Before you read the comments from Dr. Albow, consider these
words from the Lord Jesus and the apostle Paul.
I am the vine, you are
the branches; he who abides in Me, and I in him, he bears much fruit; for apart
from Me you can do nothing. If anyone
does not abide in Me, he is thrown away as a branch, and dries up; and they
gather them, and cast them into the fire, and they are burned.”
– John 15:5-6
“Therefore, be careful
how you walk, not as unwise men, but as wise, making the most of your time,
because the days are evil.
So then do not be
foolish, but understand what the will of the Lord is.” - Ephesians 5:15-17
A new analysis of the American Freshman Survey, which has accumulated data for the past 47 years from 9 million young adults, reveals that college students are more likely than ever to call themselves gifted and driven to succeed, even though their test scores and time spent studying are decreasing.

——

## WHAT TO WORK ON
Answer these questions about the passage on scripture and the freshman survey:
(a) Which chapter and verses of John are cited?
(b) According to the Ephesians quotation, why should one make the most of one's time?
(c) Over how many years, and from how many young adults, has the American Freshman Survey accumulated data?
The entries that come next are not needed.

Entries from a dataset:
——

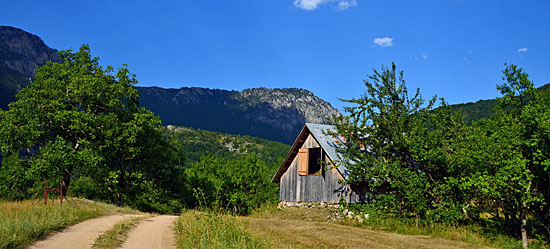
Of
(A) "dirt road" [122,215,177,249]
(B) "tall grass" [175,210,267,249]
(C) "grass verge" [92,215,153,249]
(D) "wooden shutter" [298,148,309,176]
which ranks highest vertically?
(D) "wooden shutter" [298,148,309,176]

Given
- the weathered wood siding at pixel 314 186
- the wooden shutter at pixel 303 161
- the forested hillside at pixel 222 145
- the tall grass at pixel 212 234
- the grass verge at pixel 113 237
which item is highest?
the forested hillside at pixel 222 145

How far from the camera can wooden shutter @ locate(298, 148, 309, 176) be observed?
26.4 meters

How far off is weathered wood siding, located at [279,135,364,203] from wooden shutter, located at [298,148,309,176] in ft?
1.59

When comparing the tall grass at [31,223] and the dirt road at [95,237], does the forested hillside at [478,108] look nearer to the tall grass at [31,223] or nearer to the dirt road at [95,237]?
the dirt road at [95,237]

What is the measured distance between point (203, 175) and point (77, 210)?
127ft

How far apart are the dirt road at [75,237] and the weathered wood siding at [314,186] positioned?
43.4 ft

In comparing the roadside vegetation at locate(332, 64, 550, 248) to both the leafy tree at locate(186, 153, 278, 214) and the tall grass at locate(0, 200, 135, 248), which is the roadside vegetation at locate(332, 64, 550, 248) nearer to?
the tall grass at locate(0, 200, 135, 248)

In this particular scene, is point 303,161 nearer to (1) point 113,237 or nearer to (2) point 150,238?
(2) point 150,238

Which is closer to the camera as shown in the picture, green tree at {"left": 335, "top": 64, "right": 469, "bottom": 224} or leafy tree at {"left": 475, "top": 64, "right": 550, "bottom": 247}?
leafy tree at {"left": 475, "top": 64, "right": 550, "bottom": 247}

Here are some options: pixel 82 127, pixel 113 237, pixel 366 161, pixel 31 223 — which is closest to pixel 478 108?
pixel 366 161

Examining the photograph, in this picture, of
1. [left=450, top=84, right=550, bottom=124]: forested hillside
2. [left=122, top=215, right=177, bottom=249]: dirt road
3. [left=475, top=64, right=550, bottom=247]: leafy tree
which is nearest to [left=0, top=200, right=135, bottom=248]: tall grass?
[left=122, top=215, right=177, bottom=249]: dirt road

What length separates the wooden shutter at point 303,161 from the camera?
2638 centimetres

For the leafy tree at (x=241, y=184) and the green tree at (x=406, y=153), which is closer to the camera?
the green tree at (x=406, y=153)

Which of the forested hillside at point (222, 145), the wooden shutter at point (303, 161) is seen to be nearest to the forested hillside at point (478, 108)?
the forested hillside at point (222, 145)
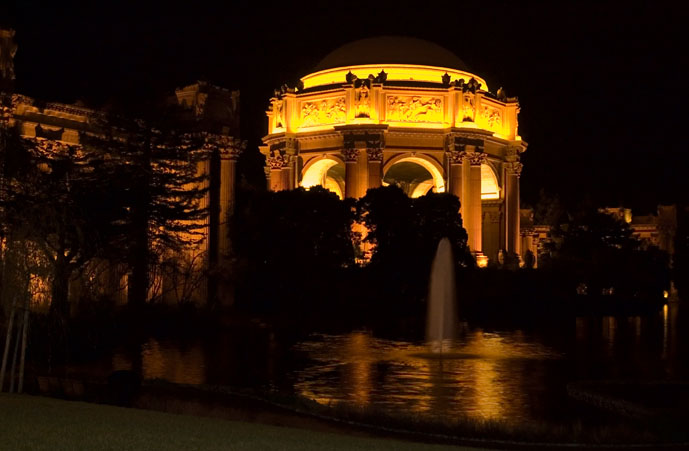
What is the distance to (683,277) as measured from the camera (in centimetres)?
7119

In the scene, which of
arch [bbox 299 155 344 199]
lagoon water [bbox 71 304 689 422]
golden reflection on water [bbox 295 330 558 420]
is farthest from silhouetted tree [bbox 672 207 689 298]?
golden reflection on water [bbox 295 330 558 420]

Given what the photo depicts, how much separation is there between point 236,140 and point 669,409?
26791 mm

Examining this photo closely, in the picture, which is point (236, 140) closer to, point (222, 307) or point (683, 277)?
point (222, 307)

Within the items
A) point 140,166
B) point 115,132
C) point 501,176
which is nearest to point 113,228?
point 140,166

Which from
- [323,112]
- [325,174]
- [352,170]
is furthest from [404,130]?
[325,174]

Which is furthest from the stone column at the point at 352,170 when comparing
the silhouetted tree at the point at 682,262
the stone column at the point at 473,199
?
the silhouetted tree at the point at 682,262

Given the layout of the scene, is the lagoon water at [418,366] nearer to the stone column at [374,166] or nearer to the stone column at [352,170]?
the stone column at [374,166]

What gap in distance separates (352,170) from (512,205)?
43.7 feet

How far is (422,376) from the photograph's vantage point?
Answer: 752 inches

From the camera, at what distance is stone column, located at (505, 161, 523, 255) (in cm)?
6862

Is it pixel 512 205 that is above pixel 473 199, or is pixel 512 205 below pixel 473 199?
above

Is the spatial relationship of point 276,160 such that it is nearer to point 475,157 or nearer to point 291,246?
point 475,157

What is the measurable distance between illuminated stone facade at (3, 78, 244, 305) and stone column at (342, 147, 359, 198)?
20105 mm

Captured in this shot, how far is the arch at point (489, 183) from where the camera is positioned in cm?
6888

——

## YOUR SOLUTION
(a) John 15:5-6
(b) Because the days are evil.
(c) 47 years; 9 million young adults.